Mice with STAT3‐K177K180R mutant exhibit significant developmental abnormalities. A) The statistical results of offspring genotyping of STAT3‐K177K180R intercross. B) Abnormal phenotypes of STAT3‐K177K180R homozygous (STAT3 ^mut/mut ) embryo on 12.5 days. C) The STAT3 ^mut/mut mice exhibit slow growth, with both reduced weight and smaller size (letf). The body weight (n = 12) of STAT3 wild type (STAT3 ^wt/wt ), heterozygous (STAT3 ^mut/wt ), or homozygous (STAT3 ^mut/mut ) mice in 12 weeks (right). D) The STAT3 ^mut/mut mice display splenomegaly (left). The spleen index (n = 6) of STAT3 wild type (STAT3 ^wt/wt ), heterozygous (STAT3 ^mut/wt ), or homozygous (STAT3 ^mut/mut ) mice in 12 weeks (right). E) The number of different categories of peripheral blood cells from STAT3 ^mut/mut , STAT3 ^mut/wt , and STAT3 ^wt/wt mice were analyzed with an automated hematology analyzer (n = 11). F) Red blood cell staining of STAT3 ^wt/wt and STAT3 ^mut/mut mice. G) The STAT3 ^mut/mut mice develop eye abnormalities and even lead to atrophy and blindness in later growth stages.

Figure 7

STAT3‐K177K180R mutation in mice exhibit reduced embryonic stem cell pluripotency and hematopoietic abnormalities.
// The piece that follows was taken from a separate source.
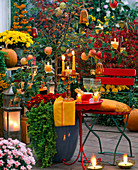 Autumnal evening terrace with lantern and candles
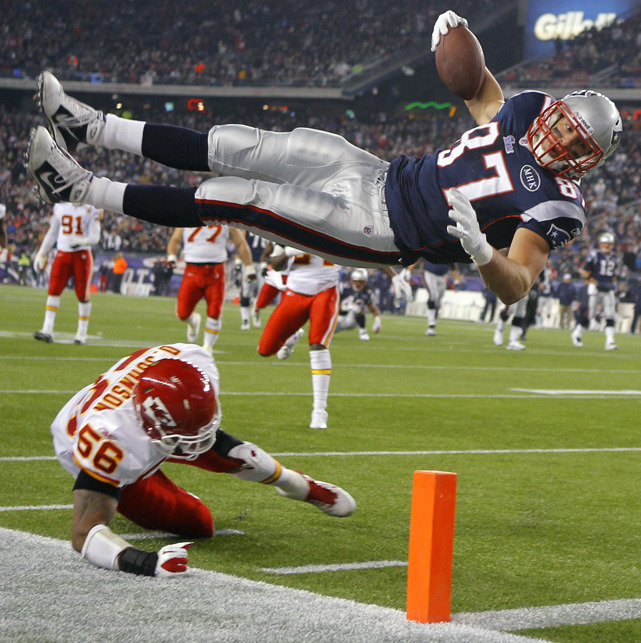 Patriots tight end Rob Gronkowski leaps and scores a touchdown over Chiefs linebacker Derrick Johnson in the second half of Monday's game. New England broke the game open in the second half and coasted to a 34-3 victory. (REUTERS/Brian Snyder) HACK: Patriots take command of the AFC EastVIDEO: Jets have key questions to answer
A) Analysis of differentially expressed genes regulating pluripotency in STAT3 ^mut/mut mouse embryos. Downregulated genes are shown in green, and upregulated genes are displayed in red. B) Heat map of related gene expression. Most of genes involved in regulating pluripotency of mouse stem cells and mesoderm development were down‐regulated in STAT3 ^mut/mut embryos. In contrast, some genes involved in MAPK pathway and ectoderm development were up‐regulated. C) Ingenuity Pathway Analysis (IPA)‐identified top 3 most significant gene networks with score ≥30. D) IPA network analysis of differentially expressed genes related hematological system development. E) In vivo differentiation of Th17 cells and Treg cells from STAT3 ^mut/mut , STAT3 ^mut/wt , and STAT3 ^wt/wt mice were detected with FACS. F) The statistical results of offspring genotypes from Sec15b^+/− intercross.